[whatwg] Trying to work out the problems solved by RDFa from Calogero Alex Baldacchino on 2009-01-03 (public-whatwg-archive@w3.org from January 2009)

From: Calogero Alex Baldacchino <alex.baldacchino@email.it>
Date: Sat, 03 Jan 2009 17:51:53 +0100
Message-ID: <495F97A9.1080602@email.it>
Charles McCathieNevile ha scritto:
>>> The results of the first set of Microformats efforts were some pretty
>>> cool applications, like the following one demonstrating how a web
>>> browser could forward event information from your PC web browser to 
>>> your
>>> phone via Bluetooth:
>>>
>>> http://www.youtube.com/watch?v=azoNnLoJi-4
>>
>> It's a technically very interesting application.

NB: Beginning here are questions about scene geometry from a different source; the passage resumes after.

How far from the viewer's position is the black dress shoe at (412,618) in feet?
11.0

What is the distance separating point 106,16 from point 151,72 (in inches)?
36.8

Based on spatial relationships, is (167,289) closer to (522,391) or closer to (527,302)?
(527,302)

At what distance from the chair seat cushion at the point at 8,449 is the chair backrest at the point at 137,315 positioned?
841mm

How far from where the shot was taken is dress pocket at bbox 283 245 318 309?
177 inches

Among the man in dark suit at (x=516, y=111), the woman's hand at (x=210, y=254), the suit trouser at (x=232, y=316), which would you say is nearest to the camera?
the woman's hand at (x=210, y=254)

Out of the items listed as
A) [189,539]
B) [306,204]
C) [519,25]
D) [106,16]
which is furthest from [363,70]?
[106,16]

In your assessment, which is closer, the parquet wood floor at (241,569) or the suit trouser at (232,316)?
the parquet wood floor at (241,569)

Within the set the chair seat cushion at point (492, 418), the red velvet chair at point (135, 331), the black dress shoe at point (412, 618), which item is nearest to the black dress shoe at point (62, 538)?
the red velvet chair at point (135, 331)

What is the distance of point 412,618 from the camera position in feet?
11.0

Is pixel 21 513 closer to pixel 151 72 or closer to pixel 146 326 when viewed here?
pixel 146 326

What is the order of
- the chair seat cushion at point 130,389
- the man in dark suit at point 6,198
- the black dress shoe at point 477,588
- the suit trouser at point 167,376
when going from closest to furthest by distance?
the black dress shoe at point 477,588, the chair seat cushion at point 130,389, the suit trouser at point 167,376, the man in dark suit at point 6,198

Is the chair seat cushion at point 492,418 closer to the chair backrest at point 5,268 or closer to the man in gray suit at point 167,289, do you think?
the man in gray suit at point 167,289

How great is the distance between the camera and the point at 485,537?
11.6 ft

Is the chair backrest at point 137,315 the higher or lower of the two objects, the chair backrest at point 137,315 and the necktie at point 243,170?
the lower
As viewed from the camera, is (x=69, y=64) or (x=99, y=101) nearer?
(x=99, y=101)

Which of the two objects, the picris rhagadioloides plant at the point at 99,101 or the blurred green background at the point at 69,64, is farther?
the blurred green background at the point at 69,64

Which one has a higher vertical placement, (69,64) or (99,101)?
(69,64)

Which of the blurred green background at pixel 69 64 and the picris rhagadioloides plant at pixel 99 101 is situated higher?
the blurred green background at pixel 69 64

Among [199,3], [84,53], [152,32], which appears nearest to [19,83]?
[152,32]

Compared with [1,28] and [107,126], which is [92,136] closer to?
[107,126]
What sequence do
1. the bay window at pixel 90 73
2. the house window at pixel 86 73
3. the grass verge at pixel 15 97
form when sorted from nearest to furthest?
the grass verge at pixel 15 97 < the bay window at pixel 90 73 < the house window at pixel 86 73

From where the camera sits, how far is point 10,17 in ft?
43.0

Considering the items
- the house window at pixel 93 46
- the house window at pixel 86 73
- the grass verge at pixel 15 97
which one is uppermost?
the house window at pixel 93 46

What has the adoption
>> rate been like? How does it compare to other solutions to the problem,
>> like CalDav, iCal, or Microsoft Exchange? Do people publish calendar
>> events much? There are a lot of Web-based calendar systems, like 
>> MobileMe
>> or WebCalendar. Do people expose data on their Web page that can be used
>> to import calendar data to these systems?
>
> In some cases this data is indeed exposed to Webpages. However, 
> anecdotal evidence (which unfortunately is all that is available when 
> trying to study the enormous collections of data in private intranets) 
> suggests that this is significantly more valuable when it can be done 
> within a restricted access website.
>
> ...
>>> In short, RDFa addresses the problem of a lack of a standardized
>>> semantics expression mechanism in HTML family languages.
>>
>> A standardized semantics expression mechanism is a solution. The lack 
>> of a solution isn't a problem description. What's the problem that a
>> standardized semantics expression mechanism solves?
>
> There are many many small problems involving encoding arbitrary data 
> in pages - apparently at least enough to convince you that the data-* 
> attributes are worth incorporating.
>
> There are many cases where being able to extract that data with a 
> simple toolkit from someone else's content, or using someone else's 
> toolkit without having to tell them about your data model, solves a 
> local problem. The data-* attributes, because they do not represent a 
> formal model that can be manipulated, are insufficient to enable 
> sharing of tools which can extract arbitrary modelled data.
>

That's because the data-* attributes are meant to create custom models 
for custom use cases not (necessarily) involving interchange and (let me 
say) "agnostic extraction" of data. However, data-* attributes might be 
used to "emulate" support for RDFa attributes, so that each one might be 
mapped to, let's say, a "data-rdfa-<attribute>" one and viceversa (I 
don't think "data-rdfa-about" vs "about" would make a great difference, 
at least in a test phase, since it wouldn't be much different from 
"rdfa:about", which might be used to embed RDFa attributes in a somewhat 
xml language (e.g. an "external" markup embedded in a xhtml document 
through the extension mechanism)).

Since it seems there are several problems which may be addressed (beside 
other, more custom models) by RDFa for organization-wide internal use 
and intranet publication, without the explicit requirement of external 
interchange, when both HTML5 specific features and RDFa attributes are 
felt as necessary, it shouldn't be too difficoult to create a custom 
parser, comforming to RDFa spec and availing of data-* attributes, to be 
plugged in a certain browser supporting html5 (and data-*) for internal 
test first, then exposed to the community, so that html5+rdfa can be 
tested on a wider scale (especially once alike parsers are provided for 
all main browsers), looking for a widespread adoption to point out an 
effective need to merge RDFa into HTML5 spec (or to standardize an 
approach based on data-* attributes).

That is, since RDFa can be "emulated" somehow in HTML5 and tested 
without changing current specification, perhaps there isn't a strong 
need for an early adoption of the former, and instead an "emulated" 
mergence might be tested first within current timeline.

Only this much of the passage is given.